Dusty Plasma Effects in Hypervelocity Impacts

Meteoroids and dust routinely bombard objects in space, such as spacecraft and small solar system bodies, and orbital debris also threaten spacecraft in Earth orbit. Such impacts are termed hypervelocity because they occur at velocities greater than the material acoustic speeds, resulting in hydrodynamic behavior. Strong shock waves compress and heat the projectile and target materials, converting kinetic energy to internal and thermal energy and leading to fracturing, melting, vaporization, ionization and cratering. As the partially ionized gas and condensed phase debris expand into the vacuum, plasma oscillations and instabilities produce electromagnetic emissions that threaten spacecraft electronics.

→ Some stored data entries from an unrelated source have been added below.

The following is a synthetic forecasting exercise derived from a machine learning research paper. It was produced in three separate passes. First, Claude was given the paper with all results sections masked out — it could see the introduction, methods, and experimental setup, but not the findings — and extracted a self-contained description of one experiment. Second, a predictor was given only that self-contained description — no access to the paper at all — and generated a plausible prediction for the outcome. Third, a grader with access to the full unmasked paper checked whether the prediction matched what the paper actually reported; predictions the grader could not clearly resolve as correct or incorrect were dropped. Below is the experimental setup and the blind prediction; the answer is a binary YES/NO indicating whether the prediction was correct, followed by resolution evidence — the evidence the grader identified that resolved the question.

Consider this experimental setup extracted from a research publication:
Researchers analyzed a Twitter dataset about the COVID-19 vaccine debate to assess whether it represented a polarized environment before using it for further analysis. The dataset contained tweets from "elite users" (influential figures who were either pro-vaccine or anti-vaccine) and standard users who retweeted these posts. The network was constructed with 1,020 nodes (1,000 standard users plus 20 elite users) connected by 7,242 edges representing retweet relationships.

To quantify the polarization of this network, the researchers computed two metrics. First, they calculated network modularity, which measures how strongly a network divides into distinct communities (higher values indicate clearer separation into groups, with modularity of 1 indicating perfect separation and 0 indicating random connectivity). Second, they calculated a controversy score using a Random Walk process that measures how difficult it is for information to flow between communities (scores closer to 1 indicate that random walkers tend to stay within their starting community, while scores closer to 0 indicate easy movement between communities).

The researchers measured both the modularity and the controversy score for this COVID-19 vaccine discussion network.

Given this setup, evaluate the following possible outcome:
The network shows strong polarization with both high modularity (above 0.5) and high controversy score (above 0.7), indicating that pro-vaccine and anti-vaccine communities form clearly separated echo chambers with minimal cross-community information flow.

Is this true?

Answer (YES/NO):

Charge attachment to the condensed phase may lead to electron depletion, charge separation, long-range fields, and dusty plasma effects. The research presented examines dust charging in hypervelocity impact plasmas using a combination of experimental observations and dust simulations. First, experimental data from a 2019 light gas gun impact campaign are used to compute the particle size distribution of impact debris and provide evidence of dust charging. Second, we extend orbital motion limited (OML) theory to develop a dust charging and dynamics framework for high energy density (HED) environments. Third, we combine experimental data with the dust evolution model to probe interactions between dust and the impact environment, paying particular attention to quantifying and propagating measurement and model uncertainties. Simulations suggest significant charge depletion occurs in the debris plume shortly after impact. Dust charging depends strongly on initial and environmental conditions, such as the neutral background present in many ground-based facilities. The model predicts transit times and dust charge consistent with plasma measurements. Thermionic emission from impact debris likely explains observations of positively charged debris in light gas gun experiments. This work serves as a starting point for analyzing dust charging in impact plasmas and analogous HED environments, such as laser ablation plasmas.